What needs to be done: Return, unchanged, every line of the listing that contains the word "closest".

═══ Supplied entries ═══

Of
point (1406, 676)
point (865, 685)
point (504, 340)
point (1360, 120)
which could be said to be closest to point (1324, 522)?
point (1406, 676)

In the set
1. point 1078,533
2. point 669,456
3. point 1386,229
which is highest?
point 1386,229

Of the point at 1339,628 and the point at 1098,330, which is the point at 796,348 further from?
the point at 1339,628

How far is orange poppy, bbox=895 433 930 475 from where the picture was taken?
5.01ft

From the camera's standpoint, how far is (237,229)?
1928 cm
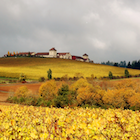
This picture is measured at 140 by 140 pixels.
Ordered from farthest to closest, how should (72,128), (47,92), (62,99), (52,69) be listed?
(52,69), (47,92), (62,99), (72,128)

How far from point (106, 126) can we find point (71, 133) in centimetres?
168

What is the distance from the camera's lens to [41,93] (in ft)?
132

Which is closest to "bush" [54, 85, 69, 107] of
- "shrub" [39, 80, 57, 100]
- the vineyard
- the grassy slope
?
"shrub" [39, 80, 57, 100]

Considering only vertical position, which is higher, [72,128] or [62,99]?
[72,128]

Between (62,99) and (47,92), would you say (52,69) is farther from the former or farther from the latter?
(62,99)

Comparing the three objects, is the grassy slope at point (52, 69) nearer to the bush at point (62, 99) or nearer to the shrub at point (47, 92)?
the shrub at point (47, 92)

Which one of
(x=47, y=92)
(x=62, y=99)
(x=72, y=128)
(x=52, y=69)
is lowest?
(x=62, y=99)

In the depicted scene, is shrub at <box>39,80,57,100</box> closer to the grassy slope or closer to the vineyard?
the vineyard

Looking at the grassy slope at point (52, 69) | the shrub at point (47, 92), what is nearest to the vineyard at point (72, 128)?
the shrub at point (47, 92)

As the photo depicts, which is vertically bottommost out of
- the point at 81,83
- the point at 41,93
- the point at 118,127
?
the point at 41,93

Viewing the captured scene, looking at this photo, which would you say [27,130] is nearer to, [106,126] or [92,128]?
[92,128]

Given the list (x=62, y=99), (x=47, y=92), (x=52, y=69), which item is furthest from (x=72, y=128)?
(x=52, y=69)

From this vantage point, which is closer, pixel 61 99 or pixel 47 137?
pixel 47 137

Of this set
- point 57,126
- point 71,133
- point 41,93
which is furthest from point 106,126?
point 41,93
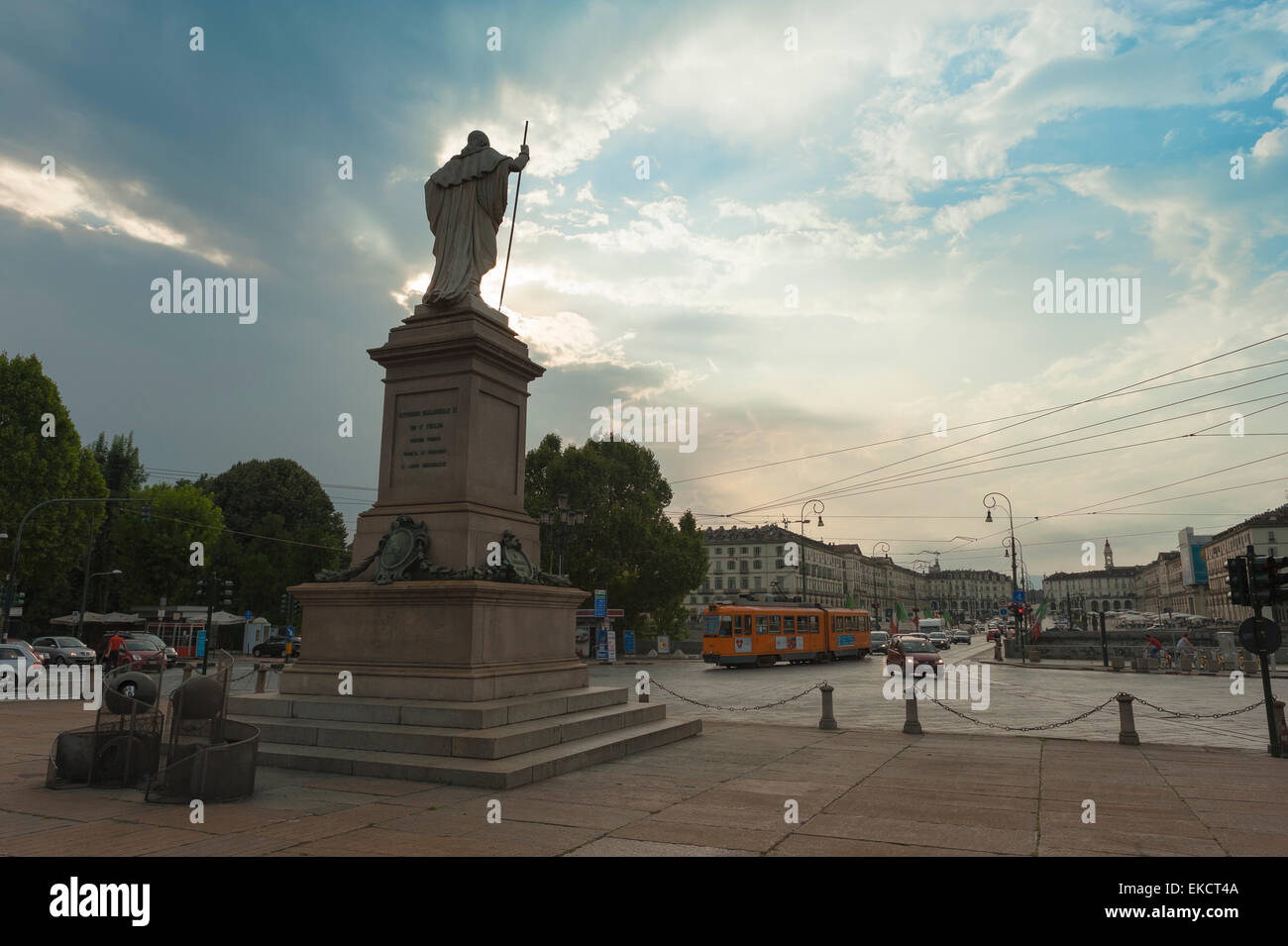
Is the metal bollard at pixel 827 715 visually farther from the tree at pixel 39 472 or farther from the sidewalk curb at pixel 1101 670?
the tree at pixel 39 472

═══
═══ Supplied entries ═══

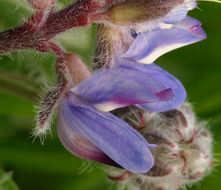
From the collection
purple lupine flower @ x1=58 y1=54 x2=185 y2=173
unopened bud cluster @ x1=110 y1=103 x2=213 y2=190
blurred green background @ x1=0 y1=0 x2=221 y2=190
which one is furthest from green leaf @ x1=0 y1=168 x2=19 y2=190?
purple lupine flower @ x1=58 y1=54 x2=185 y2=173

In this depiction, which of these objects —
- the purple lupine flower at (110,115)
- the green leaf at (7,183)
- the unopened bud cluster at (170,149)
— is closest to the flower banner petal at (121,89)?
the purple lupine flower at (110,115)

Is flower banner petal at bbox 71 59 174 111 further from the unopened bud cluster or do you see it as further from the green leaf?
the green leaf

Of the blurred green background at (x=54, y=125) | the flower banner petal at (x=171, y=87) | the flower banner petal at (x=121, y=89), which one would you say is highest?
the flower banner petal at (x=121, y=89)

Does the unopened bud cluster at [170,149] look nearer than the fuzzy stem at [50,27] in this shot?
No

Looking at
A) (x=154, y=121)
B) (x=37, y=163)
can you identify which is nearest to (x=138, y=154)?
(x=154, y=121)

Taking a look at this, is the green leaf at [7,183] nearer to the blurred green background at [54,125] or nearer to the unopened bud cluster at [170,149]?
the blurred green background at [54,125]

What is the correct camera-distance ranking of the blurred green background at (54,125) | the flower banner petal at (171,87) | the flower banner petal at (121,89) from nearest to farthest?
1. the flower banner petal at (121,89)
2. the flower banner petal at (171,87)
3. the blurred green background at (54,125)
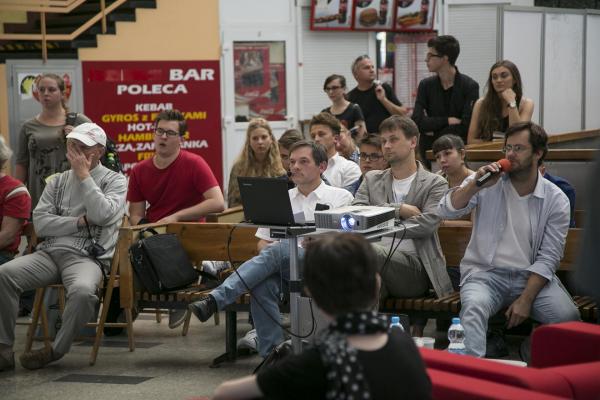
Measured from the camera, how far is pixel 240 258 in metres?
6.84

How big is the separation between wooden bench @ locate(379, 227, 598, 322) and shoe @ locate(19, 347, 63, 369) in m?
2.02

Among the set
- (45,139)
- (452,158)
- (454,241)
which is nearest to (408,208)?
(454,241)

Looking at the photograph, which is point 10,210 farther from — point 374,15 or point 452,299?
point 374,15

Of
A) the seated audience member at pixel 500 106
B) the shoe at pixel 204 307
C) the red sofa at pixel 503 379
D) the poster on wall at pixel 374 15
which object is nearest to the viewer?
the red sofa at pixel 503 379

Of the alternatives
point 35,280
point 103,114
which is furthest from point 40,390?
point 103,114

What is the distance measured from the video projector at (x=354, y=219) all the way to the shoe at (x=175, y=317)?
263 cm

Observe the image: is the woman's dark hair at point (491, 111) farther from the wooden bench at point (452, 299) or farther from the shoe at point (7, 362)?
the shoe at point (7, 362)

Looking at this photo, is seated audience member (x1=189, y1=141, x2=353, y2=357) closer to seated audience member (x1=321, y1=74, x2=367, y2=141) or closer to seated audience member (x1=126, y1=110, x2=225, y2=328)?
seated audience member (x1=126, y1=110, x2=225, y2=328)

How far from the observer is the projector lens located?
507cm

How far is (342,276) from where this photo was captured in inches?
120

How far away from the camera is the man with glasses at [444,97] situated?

═══

Task result:
which could be said to be closest to point (1324, 522)?
Ordered from farthest to closest, how should (72,128), (47,92), (62,99), (52,69) be listed?
Which is closest to "bush" [54, 85, 69, 107] of
— is closest to the flower banner petal at (121,89)?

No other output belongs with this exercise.